The US private sector added 167,000 jobs in April — the weakest increase since November 2023 — and the government sector added 8,000 jobs. Factoring the downward payroll revisions in February and March, the private sector added an average of 197,000 jobs over the past three months, down from an average of 207,000 in the prior month. 

Looking into the details, the health care and social assistance sector remained at the forefront of job creation in April. Employment in the sector rose by a robust 87,000 and accounted for over half (57%) of all reported job gains in the services sector. Within the sector, job gains in ambulatory health care services (+33,000) picked up last month while hospitals (+14,000) saw a marked slowdown in hiring after a significant acceleration in recent months. Meanwhile, social assistance (+31,000) posted its strongest payroll gain since December 2022. Overall, health care employment accounted for half of all private-sector jobs added in April. 

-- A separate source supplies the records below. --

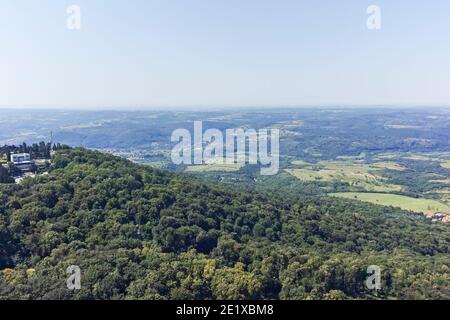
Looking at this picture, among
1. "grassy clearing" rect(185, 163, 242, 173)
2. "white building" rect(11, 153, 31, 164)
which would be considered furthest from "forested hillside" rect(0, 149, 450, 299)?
"grassy clearing" rect(185, 163, 242, 173)

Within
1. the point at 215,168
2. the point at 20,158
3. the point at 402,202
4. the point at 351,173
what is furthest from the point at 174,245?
the point at 351,173

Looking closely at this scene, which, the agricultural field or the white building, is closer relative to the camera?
the white building

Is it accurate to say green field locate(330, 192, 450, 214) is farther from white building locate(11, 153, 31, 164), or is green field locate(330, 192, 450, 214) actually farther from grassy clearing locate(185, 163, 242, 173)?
white building locate(11, 153, 31, 164)

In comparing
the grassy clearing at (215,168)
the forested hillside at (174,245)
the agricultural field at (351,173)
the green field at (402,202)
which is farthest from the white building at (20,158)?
the agricultural field at (351,173)
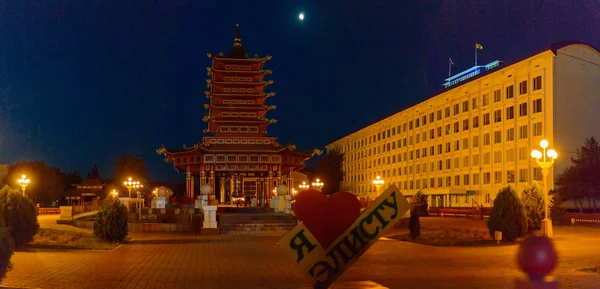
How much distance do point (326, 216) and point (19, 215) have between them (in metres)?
16.3

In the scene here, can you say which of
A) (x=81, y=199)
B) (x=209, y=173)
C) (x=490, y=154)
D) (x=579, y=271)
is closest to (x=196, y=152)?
(x=209, y=173)

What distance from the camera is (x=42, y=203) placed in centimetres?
8675

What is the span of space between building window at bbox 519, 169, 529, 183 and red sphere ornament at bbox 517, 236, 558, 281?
2035 inches

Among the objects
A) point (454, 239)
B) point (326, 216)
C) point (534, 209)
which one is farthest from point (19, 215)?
point (534, 209)

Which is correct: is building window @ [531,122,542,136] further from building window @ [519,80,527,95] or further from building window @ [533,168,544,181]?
building window @ [519,80,527,95]

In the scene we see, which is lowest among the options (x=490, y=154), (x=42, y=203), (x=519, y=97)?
(x=42, y=203)

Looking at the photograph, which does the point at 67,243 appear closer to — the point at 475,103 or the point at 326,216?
the point at 326,216

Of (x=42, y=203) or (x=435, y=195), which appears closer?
(x=435, y=195)

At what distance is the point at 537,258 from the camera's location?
284 centimetres

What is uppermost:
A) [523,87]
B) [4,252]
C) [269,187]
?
[523,87]

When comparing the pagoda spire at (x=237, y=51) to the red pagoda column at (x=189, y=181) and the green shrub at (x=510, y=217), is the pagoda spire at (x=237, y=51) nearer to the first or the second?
the red pagoda column at (x=189, y=181)

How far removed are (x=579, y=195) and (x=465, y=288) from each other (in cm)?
4033

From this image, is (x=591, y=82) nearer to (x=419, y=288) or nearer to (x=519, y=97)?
(x=519, y=97)

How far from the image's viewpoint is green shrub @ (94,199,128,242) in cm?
2242
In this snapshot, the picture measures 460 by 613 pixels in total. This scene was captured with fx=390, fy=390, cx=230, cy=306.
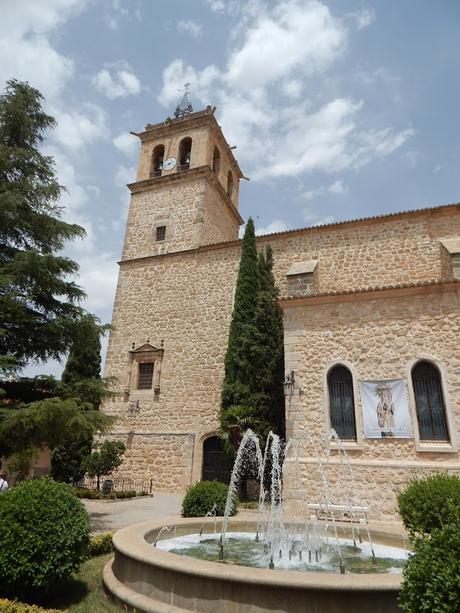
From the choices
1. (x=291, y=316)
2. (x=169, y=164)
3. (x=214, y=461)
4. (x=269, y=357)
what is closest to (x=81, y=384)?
(x=291, y=316)

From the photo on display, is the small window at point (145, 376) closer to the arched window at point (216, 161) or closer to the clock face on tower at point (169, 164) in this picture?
the clock face on tower at point (169, 164)

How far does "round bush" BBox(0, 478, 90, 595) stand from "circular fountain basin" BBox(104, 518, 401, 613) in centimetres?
69

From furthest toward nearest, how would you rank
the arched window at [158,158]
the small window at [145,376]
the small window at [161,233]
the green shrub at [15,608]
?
the arched window at [158,158]
the small window at [161,233]
the small window at [145,376]
the green shrub at [15,608]

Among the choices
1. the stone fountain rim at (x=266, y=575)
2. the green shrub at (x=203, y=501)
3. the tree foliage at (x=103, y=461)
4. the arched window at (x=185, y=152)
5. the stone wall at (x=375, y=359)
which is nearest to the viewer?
the stone fountain rim at (x=266, y=575)

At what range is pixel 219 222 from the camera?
21.4 meters

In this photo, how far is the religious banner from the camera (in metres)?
9.77

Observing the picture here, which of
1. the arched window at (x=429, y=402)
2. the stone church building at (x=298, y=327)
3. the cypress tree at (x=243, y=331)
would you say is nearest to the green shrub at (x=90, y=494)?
the stone church building at (x=298, y=327)

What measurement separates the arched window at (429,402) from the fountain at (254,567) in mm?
2538

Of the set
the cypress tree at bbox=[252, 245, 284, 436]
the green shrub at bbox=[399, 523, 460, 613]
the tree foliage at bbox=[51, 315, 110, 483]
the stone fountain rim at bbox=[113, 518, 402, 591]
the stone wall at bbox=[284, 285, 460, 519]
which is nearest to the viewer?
the green shrub at bbox=[399, 523, 460, 613]

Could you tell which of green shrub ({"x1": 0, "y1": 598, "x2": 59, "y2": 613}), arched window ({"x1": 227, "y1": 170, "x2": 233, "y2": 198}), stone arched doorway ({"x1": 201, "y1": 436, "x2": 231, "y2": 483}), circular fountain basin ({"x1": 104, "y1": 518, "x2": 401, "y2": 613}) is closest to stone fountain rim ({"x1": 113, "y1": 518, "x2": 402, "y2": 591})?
circular fountain basin ({"x1": 104, "y1": 518, "x2": 401, "y2": 613})

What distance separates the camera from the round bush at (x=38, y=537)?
424cm

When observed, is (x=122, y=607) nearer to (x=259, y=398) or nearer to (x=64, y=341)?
(x=64, y=341)

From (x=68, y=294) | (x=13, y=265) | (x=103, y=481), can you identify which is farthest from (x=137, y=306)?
(x=13, y=265)

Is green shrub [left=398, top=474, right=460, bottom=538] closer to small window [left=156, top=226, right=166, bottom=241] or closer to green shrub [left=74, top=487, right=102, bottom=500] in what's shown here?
green shrub [left=74, top=487, right=102, bottom=500]
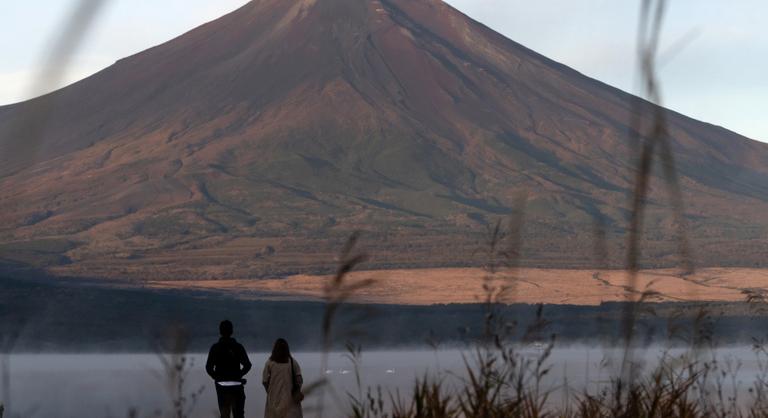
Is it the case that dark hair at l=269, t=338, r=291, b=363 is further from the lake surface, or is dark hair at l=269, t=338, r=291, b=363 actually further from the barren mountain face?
the barren mountain face

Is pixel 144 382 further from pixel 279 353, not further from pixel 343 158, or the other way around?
pixel 343 158

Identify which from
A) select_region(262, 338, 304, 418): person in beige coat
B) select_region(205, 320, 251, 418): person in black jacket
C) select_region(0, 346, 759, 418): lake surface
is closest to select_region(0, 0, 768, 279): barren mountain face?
select_region(0, 346, 759, 418): lake surface

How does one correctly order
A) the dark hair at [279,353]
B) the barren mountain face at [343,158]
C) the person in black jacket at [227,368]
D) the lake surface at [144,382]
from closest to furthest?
the dark hair at [279,353]
the person in black jacket at [227,368]
the lake surface at [144,382]
the barren mountain face at [343,158]

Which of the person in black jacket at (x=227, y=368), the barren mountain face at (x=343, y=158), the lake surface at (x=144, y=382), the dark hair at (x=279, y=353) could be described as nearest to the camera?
the dark hair at (x=279, y=353)

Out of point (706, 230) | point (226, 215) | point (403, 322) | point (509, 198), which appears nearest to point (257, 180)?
point (226, 215)

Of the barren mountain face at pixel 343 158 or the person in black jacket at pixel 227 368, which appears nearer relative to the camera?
the person in black jacket at pixel 227 368

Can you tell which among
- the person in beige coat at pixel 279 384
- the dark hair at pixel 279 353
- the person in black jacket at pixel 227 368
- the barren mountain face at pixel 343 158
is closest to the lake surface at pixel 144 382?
the person in black jacket at pixel 227 368

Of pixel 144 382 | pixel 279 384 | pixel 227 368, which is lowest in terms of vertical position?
pixel 279 384

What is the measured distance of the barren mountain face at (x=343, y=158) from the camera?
10400 centimetres

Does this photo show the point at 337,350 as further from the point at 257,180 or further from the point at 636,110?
the point at 257,180

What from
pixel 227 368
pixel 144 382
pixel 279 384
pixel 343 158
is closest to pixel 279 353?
pixel 279 384

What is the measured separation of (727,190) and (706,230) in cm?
2063

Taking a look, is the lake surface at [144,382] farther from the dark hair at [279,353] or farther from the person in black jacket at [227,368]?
the dark hair at [279,353]

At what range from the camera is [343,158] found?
5305 inches
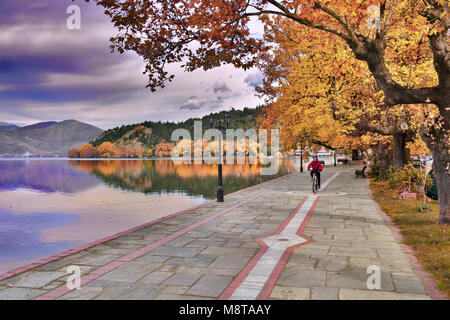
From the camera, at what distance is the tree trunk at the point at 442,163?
951cm

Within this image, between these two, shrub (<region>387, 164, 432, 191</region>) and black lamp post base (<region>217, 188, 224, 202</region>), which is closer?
black lamp post base (<region>217, 188, 224, 202</region>)

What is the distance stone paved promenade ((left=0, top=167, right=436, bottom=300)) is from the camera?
17.5 feet

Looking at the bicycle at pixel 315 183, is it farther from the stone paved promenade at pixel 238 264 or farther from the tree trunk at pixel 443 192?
the tree trunk at pixel 443 192

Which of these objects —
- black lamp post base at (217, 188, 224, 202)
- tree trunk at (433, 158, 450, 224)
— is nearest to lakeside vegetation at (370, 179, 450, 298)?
tree trunk at (433, 158, 450, 224)

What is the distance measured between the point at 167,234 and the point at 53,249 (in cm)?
435

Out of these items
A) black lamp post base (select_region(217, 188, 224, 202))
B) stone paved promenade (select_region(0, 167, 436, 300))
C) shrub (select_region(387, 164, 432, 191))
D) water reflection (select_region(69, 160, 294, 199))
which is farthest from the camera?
water reflection (select_region(69, 160, 294, 199))

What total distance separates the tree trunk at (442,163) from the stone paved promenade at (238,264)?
5.14 feet

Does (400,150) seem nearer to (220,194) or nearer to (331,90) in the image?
(331,90)

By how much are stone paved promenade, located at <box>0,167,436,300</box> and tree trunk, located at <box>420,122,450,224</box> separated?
157 cm

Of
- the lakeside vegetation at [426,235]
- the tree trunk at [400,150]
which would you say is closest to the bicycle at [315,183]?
the tree trunk at [400,150]

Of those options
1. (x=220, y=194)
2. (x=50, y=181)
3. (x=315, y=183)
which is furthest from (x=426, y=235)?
(x=50, y=181)

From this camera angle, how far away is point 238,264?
6.76 m

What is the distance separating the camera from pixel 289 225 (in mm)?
→ 10547

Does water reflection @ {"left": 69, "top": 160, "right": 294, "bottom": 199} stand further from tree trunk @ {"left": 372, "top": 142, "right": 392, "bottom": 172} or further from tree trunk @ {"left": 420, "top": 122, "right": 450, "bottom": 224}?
tree trunk @ {"left": 420, "top": 122, "right": 450, "bottom": 224}
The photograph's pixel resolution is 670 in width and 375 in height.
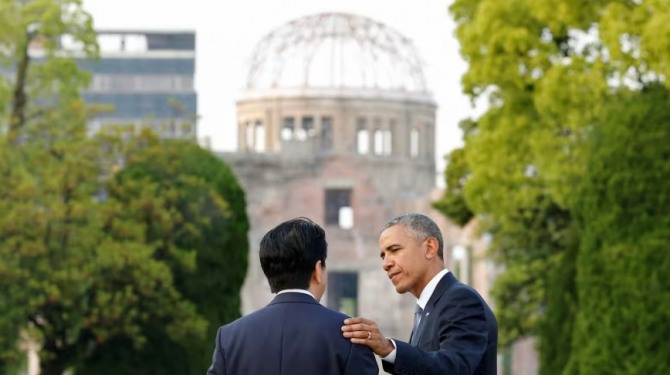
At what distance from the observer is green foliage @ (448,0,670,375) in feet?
94.6

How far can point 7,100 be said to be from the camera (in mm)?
37500

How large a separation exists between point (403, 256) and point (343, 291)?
265 feet

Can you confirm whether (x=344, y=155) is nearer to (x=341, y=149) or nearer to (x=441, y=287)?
(x=341, y=149)

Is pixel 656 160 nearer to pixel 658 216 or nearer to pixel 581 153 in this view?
pixel 658 216

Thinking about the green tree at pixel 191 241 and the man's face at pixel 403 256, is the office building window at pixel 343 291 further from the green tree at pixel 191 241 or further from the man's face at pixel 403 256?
the man's face at pixel 403 256

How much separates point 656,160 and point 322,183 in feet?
187

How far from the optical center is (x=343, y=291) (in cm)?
8900

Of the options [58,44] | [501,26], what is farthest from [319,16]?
[501,26]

The leisure and hospitality sector (+5,000) disappointed in April following a robust gain in March, with a modest increase in accommodation and food services (+8,000) while hiring in arts, entertainment and recreation (-3,000) payrolls fell for the first time in seven months. The weakness in leisure and hospitality employment likely reflected some paybacks following stronger than usual hiring in March and the impact of large negative seasonal factors, which overcompensated on the downside. 

Retail employment (+20,000) posted another solid increase in April, driven by general merchandise stores (+10,000) and building materials retailers (+7,000). Transportation and warehousing (+22,000) was another bright spot, with the rebound in employment entirely led by courier and messengers (+22,000). At the same time, pockets of weakness were still visible in the information (-8,000) and professional and business services (-4,000) sectors. 

On the goods front, the slowdown in job gains was entirely driven by construction employment (+9,000) while manufacturing payrolls saw another subdued increase (+8,000). Factory hiring has remained sluggish over the past year as the sector faces challenges from weaker domestic and global demand for manufactured goods and higher borrowing costs.

Government hiring surprised on the downside in April and added only 8,000 jobs after averaging gains of 60,000 per month over the prior six months. This marked the slowest monthly increase since December 2022. Employment in local government was flat in April following a 51,000 increase in March and an average gain of 39,000 over the prior three months. The strong rebound in public sector hiring over the past year marked a turnaround from the early phase of the jobs recovery when states and local governments struggled to compete with the private sector. However, we expect a slower pace of job creation will take hold in the months ahead as economic conditions cool.

The views reflected in this article are the views of the author(s) and do not necessarily reflect the views of Ernst & Young LLP or other members of the global EY organization.